*THE PROBLEM:* Return each line of the records below that contains the string "located", treating uppercase and lowercase as different.

*DATA FOR THIS TASK:*
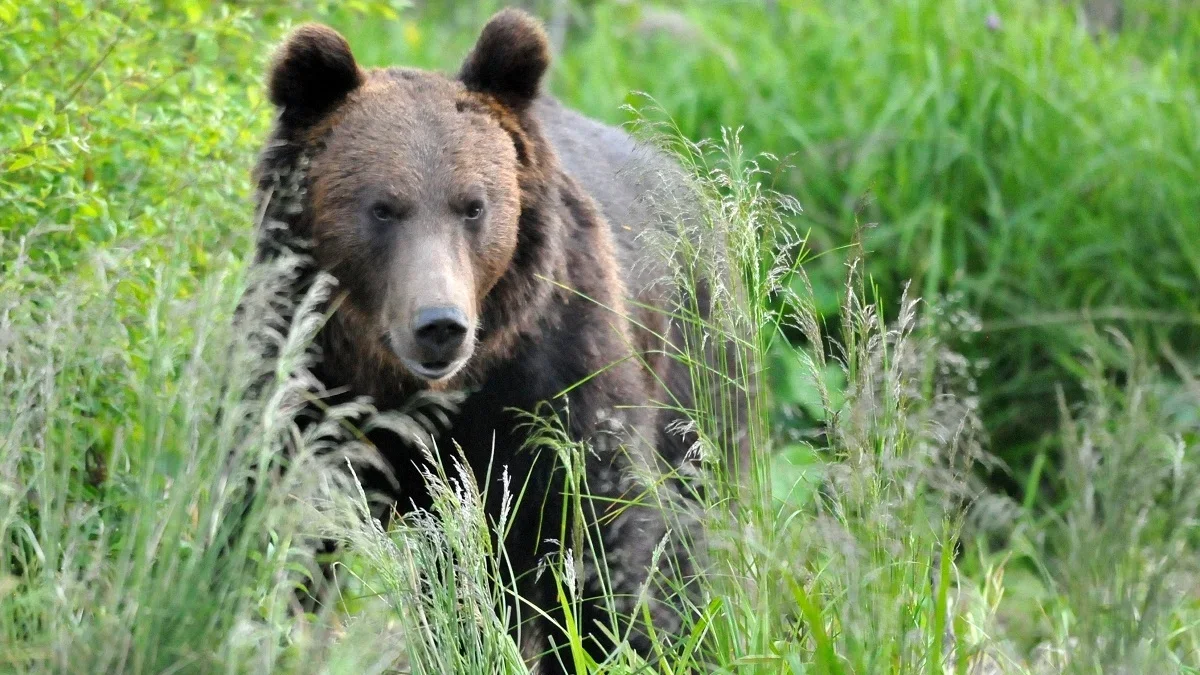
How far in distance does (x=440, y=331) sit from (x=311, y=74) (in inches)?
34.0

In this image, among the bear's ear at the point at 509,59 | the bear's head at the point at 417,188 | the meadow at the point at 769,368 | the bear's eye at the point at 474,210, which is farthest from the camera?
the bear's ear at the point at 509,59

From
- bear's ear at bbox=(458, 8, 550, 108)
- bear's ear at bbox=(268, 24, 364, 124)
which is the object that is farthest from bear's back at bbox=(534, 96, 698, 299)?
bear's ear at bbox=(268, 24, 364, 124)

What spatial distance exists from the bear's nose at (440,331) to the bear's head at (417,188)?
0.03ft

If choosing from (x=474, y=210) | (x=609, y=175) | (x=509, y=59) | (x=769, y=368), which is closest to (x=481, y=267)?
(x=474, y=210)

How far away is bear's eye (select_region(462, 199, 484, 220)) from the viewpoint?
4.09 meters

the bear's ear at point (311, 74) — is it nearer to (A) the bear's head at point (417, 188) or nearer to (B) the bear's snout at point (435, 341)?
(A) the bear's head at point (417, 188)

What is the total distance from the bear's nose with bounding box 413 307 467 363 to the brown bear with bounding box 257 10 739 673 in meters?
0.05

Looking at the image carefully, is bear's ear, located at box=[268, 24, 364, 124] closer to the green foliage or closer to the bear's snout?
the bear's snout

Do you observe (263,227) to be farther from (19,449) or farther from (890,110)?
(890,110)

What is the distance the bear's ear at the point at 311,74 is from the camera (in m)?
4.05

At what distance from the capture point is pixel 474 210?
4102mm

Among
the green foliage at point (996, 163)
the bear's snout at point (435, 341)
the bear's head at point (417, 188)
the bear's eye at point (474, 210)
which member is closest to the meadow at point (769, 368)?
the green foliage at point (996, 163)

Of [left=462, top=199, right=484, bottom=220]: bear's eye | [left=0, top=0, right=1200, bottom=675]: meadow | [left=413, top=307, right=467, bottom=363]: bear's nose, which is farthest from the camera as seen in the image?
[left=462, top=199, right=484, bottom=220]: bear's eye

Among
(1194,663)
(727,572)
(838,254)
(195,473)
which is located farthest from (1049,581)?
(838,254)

*COMPLETED EXERCISE:*
Looking at the image carefully, is bear's ear, located at box=[268, 24, 364, 124] closer to the green foliage or closer to the bear's snout?
which is located farthest from (1049,581)?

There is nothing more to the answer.